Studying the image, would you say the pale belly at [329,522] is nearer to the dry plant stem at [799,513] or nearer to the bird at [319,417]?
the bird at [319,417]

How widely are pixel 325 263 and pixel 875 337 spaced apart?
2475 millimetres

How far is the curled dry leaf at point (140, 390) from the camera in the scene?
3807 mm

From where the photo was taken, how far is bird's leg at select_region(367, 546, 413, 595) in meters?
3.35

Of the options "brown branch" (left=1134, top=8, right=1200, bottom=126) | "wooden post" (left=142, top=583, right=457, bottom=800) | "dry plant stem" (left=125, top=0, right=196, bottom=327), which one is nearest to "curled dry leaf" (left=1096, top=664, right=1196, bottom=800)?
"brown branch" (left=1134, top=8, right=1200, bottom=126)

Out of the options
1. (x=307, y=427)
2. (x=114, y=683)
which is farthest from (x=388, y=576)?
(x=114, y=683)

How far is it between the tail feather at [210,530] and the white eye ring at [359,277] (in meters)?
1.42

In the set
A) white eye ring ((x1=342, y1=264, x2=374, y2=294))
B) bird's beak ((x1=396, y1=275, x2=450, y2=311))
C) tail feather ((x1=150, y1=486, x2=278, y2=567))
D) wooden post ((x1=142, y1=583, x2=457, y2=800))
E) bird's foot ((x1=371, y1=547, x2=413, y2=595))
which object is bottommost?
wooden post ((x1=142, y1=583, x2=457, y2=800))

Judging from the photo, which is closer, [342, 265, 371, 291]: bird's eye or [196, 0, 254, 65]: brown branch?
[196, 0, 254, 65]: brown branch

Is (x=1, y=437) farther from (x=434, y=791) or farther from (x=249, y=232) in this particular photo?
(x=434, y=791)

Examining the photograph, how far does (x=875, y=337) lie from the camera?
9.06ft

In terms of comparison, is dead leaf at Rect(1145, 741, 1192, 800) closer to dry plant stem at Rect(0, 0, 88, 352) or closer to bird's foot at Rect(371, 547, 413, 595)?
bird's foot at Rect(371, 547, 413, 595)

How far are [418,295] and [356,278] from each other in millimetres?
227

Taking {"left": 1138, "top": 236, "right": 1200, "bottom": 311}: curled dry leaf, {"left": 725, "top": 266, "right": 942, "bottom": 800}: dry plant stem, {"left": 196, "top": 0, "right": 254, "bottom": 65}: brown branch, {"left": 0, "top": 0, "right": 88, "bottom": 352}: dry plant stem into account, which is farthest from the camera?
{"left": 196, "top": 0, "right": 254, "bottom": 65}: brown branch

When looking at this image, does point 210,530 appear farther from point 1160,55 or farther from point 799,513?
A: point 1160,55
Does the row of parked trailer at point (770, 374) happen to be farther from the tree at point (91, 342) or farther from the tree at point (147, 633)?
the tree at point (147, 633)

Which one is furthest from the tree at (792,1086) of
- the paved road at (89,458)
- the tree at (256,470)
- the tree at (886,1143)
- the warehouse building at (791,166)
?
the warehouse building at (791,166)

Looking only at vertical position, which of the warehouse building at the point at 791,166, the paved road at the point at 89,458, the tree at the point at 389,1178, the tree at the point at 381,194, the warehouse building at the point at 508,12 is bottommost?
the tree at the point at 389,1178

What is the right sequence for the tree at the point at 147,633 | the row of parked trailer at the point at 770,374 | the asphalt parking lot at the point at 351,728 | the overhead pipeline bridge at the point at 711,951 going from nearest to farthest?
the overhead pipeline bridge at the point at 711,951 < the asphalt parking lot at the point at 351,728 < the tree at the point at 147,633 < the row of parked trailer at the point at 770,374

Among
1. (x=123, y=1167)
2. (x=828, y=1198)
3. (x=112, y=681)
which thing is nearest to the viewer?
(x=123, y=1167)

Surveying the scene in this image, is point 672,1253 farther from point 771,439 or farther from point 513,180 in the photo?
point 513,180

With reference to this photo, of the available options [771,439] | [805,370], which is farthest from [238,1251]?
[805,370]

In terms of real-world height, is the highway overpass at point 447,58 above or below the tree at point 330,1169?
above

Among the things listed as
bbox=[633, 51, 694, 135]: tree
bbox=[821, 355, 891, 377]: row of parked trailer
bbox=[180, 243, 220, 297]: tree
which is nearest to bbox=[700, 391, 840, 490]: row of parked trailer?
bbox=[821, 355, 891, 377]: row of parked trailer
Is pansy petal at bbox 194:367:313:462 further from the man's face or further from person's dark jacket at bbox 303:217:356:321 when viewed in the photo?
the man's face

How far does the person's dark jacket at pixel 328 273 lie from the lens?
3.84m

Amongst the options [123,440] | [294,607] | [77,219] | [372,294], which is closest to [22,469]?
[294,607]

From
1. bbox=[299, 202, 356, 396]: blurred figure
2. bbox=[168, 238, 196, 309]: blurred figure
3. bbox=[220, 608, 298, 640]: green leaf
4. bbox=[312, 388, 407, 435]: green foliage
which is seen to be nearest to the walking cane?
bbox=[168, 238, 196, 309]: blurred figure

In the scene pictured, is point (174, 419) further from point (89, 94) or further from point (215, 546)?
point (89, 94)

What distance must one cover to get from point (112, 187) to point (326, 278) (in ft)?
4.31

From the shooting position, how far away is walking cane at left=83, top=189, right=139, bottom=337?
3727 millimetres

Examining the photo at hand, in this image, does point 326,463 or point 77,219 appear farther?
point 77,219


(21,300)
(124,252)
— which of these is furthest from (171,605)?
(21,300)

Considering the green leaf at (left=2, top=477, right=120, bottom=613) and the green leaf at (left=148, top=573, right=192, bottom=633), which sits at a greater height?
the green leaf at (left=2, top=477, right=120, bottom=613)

● ● ● ● ●

• [WORK TO COMPLETE]: Recast everything from the line containing "In terms of comparison, is" down to the line containing "A: point 1160,55", both included, as a Markdown table with columns named Number and Line. Give each non-blank line its own row, numbered in order, and leave out blank lines.

• [CORRECT OUTPUT]:
| Number | Line |
|---|---|
| 1 | In terms of comparison, is dead leaf at Rect(1145, 741, 1192, 800) closer to dry plant stem at Rect(0, 0, 88, 352) or closer to bird's foot at Rect(371, 547, 413, 595)? |
| 2 | bird's foot at Rect(371, 547, 413, 595) |
| 3 | How far are [418,295] and [356,278] from each other in millimetres? |
| 4 | 227 |
| 5 | Taking {"left": 1138, "top": 236, "right": 1200, "bottom": 311}: curled dry leaf, {"left": 725, "top": 266, "right": 942, "bottom": 800}: dry plant stem, {"left": 196, "top": 0, "right": 254, "bottom": 65}: brown branch, {"left": 0, "top": 0, "right": 88, "bottom": 352}: dry plant stem into account, which is farthest from the camera? |
| 6 | {"left": 196, "top": 0, "right": 254, "bottom": 65}: brown branch |
| 7 | When looking at this image, does point 210,530 appear farther from point 1160,55 or farther from point 799,513? |
| 8 | A: point 1160,55 |